Il contadino si avvicinò al parroco con una grande busta di carta marrone per alimenti, che sembrava parecchio pesante, e una bottiglia incartata con dei fogli di giornale, porgendoglieli.
«Per i meno fortunai, Don», specificò il contadino e attese che Don Sebastiano prendesse i suoi doni prima di rientrare nella propria dimora.
Il parroco scosse la testa con uno stanco sorriso sulle labbra e uscì dal cancello chiudendolo dietro di sé. Fece qualche passo sulla strada sterrata e poi si fermò, girandosi verso la casa di Luigi.

“Per i meno fortunati” pensò fra sé e sé, distendendo le labbra.
Osservò il tetto con delle tegole mancanti, le finestre del piano superiore sbarrate dalle assi di legno e con i vetri assenti, il cancello arrugginito dal quale era appena uscito, tenuto in piedi da due fili di ferro altrettanto arrugginiti, e alzò gli occhi al cielo: «Signore, tu che sei buono e giusto, ricordati di quest’uomo che ogni mese toglie a se stesso per dare agli altri; anche se non viene a visitare la tua casa è pur sempre un buon cristiano, non credi?»
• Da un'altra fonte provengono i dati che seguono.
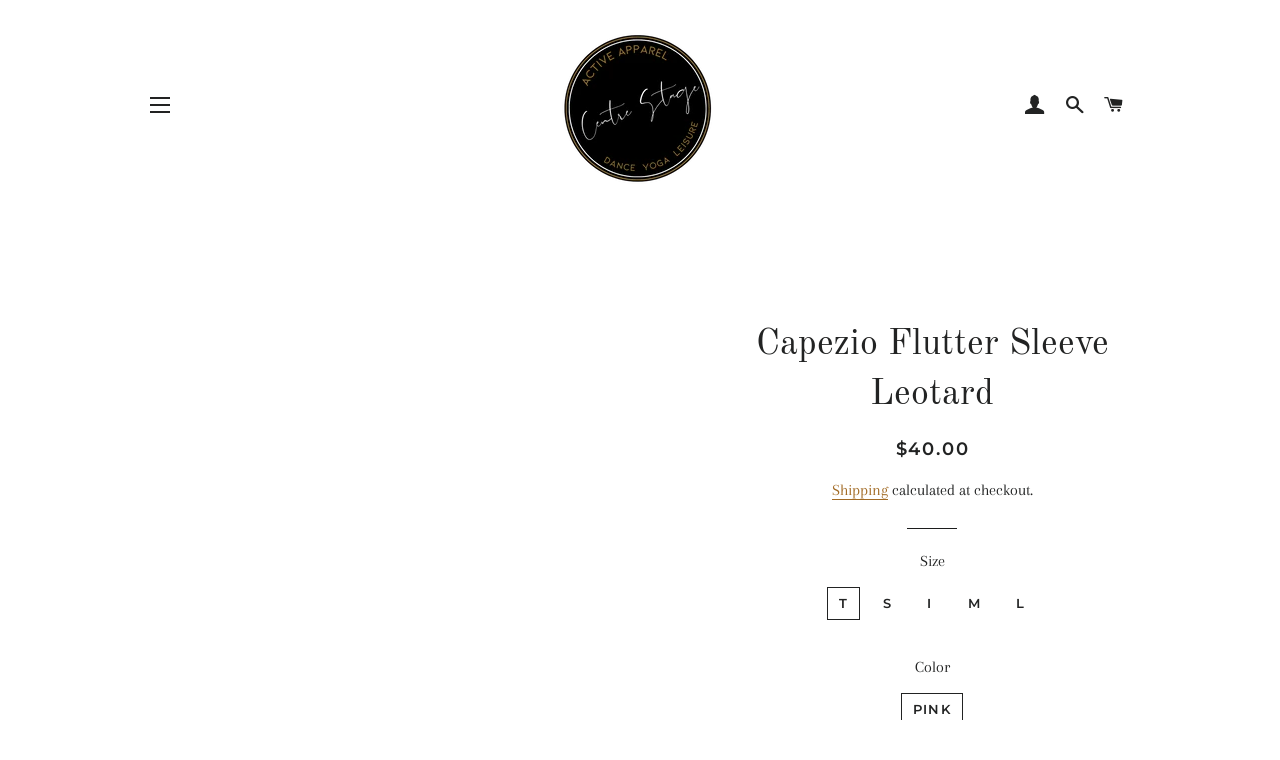

--- FILE ---
content_type: application/x-javascript; charset=utf-8
request_url: https://bundler.nice-team.net/app/shop/status/centre-stage-dancewear-ltd.myshopify.com.js?1768289288
body_size: -329
content:
var bundler_settings_updated='1754483301c';

--- FILE ---
content_type: text/javascript; charset=utf-8
request_url: https://csdancewear.com/products/capezio-flutter-sleeve-leotard.js?currency=CAD&country=CA
body_size: 599
content:
{"id":4258511978584,"title":"Capezio Flutter Sleeve Leotard","handle":"capezio-flutter-sleeve-leotard","description":"Product Number - 11529C","published_at":"2019-10-15T13:18:06-03:00","created_at":"2019-10-15T13:19:21-03:00","vendor":"Capezio","type":"Leotards","tags":[],"price":4000,"price_min":4000,"price_max":4000,"available":false,"price_varies":false,"compare_at_price":null,"compare_at_price_min":0,"compare_at_price_max":0,"compare_at_price_varies":false,"variants":[{"id":30863798501464,"title":"T \/ Pink","option1":"T","option2":"Pink","option3":null,"sku":"","requires_shipping":true,"taxable":true,"featured_image":null,"available":false,"name":"Capezio Flutter Sleeve Leotard - T \/ Pink","public_title":"T \/ Pink","options":["T","Pink"],"price":4000,"weight":98,"compare_at_price":null,"inventory_management":"shopify","barcode":"98501464","requires_selling_plan":false,"selling_plan_allocations":[]},{"id":30863798534232,"title":"S \/ Pink","option1":"S","option2":"Pink","option3":null,"sku":"","requires_shipping":true,"taxable":true,"featured_image":null,"available":false,"name":"Capezio Flutter Sleeve Leotard - S \/ Pink","public_title":"S \/ Pink","options":["S","Pink"],"price":4000,"weight":98,"compare_at_price":null,"inventory_management":"shopify","barcode":"98534232","requires_selling_plan":false,"selling_plan_allocations":[]},{"id":30863798567000,"title":"I \/ Pink","option1":"I","option2":"Pink","option3":null,"sku":"","requires_shipping":true,"taxable":true,"featured_image":null,"available":false,"name":"Capezio Flutter Sleeve Leotard - I \/ Pink","public_title":"I \/ Pink","options":["I","Pink"],"price":4000,"weight":98,"compare_at_price":null,"inventory_management":"shopify","barcode":"98567000","requires_selling_plan":false,"selling_plan_allocations":[]},{"id":30863798599768,"title":"M \/ Pink","option1":"M","option2":"Pink","option3":null,"sku":"","requires_shipping":true,"taxable":true,"featured_image":null,"available":false,"name":"Capezio Flutter Sleeve Leotard - M \/ Pink","public_title":"M \/ Pink","options":["M","Pink"],"price":4000,"weight":98,"compare_at_price":null,"inventory_management":"shopify","barcode":"98599768","requires_selling_plan":false,"selling_plan_allocations":[]},{"id":30863798632536,"title":"L \/ Pink","option1":"L","option2":"Pink","option3":null,"sku":"","requires_shipping":true,"taxable":true,"featured_image":null,"available":false,"name":"Capezio Flutter Sleeve Leotard - L \/ Pink","public_title":"L \/ Pink","options":["L","Pink"],"price":4000,"weight":98,"compare_at_price":null,"inventory_management":"shopify","barcode":"98632536","requires_selling_plan":false,"selling_plan_allocations":[]}],"images":[],"featured_image":null,"options":[{"name":"Size","position":1,"values":["T","S","I","M","L"]},{"name":"Color","position":2,"values":["Pink"]}],"url":"\/products\/capezio-flutter-sleeve-leotard","requires_selling_plan":false,"selling_plan_groups":[]}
Abbassò gli occhi alla strada di ghiaia e si fece il segno della croce. Un alito di vento mosse la tunica accarezzandola lievemente, mentre l’imbrunire apriva le braccia per accompagnare il suo cammino.
«Amen», bisbigliò Gigi davanti al piatto di minestra e, sorridendo sornione, si fece il segno della croce prima di consumare il proprio pasto.